Moreover, by clicking on each space in both of the prototypes, the user could see more detailed and historical information about the data collected through some graphs, as shown in Figure 5.

5.1. First Prototype

In the first prototype, we chose to visualize the current data coming from the sensors as a colored icon within the space where they were located (lab or classroom), as shown in Figure 6. By default, the sensors were not displayed but appeared when the user clicked on the relevant side icon. In this way, the user could choose how many sensors to visualize at the same time and have a general overview of all the floors. When an icon was selected, its color would change into gray to make the selection clearer. Conversely, the color of the sensors’ icons in each space would change based on the data collected.

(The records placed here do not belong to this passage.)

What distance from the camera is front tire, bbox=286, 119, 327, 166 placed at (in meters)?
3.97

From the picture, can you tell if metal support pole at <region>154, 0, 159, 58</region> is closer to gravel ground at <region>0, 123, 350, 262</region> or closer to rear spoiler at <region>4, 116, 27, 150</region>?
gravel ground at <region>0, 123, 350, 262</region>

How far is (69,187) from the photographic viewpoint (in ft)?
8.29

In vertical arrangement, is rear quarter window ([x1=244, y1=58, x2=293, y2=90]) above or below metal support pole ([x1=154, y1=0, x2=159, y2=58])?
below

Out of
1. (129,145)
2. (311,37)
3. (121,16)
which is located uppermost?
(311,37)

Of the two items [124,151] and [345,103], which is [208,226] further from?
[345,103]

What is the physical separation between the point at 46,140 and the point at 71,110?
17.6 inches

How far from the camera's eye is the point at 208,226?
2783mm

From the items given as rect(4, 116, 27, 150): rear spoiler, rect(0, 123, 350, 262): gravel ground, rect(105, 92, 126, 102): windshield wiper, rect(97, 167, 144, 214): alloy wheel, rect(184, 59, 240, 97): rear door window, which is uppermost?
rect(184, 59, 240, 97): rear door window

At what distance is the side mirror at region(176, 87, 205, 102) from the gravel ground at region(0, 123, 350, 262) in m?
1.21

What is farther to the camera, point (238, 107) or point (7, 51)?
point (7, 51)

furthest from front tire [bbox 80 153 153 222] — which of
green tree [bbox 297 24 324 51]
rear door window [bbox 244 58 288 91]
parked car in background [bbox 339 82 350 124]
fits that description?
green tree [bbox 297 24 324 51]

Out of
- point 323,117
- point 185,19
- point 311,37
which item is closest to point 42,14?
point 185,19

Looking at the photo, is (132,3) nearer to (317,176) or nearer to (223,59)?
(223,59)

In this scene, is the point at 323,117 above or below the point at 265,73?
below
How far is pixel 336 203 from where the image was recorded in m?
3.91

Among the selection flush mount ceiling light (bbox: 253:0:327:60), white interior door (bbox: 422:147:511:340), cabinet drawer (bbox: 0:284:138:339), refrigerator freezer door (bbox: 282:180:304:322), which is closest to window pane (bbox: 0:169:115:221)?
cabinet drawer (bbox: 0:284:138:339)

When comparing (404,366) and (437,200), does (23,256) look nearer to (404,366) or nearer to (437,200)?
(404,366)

In particular, it would be red if the value was high, orange for a medium value, and blue for a low value. We chose these three colors as they are familiar to the user and usually exploited to indicate high or low values.

5.2. Second Prototype

In the second prototype, we chose to color the spaces according to the data collected by the sensors. For example, if the user clicks on the brightness button, each classroom will change color according to the values of that sensor (Figure 7). The choice of colors is the same as in the first prototype. In this case, we decided to include a color legend to avoid confusing a user with the change of color. In this prototype, there was no possibility of seeing the data of all the sensors at the same time, so there was no general overview.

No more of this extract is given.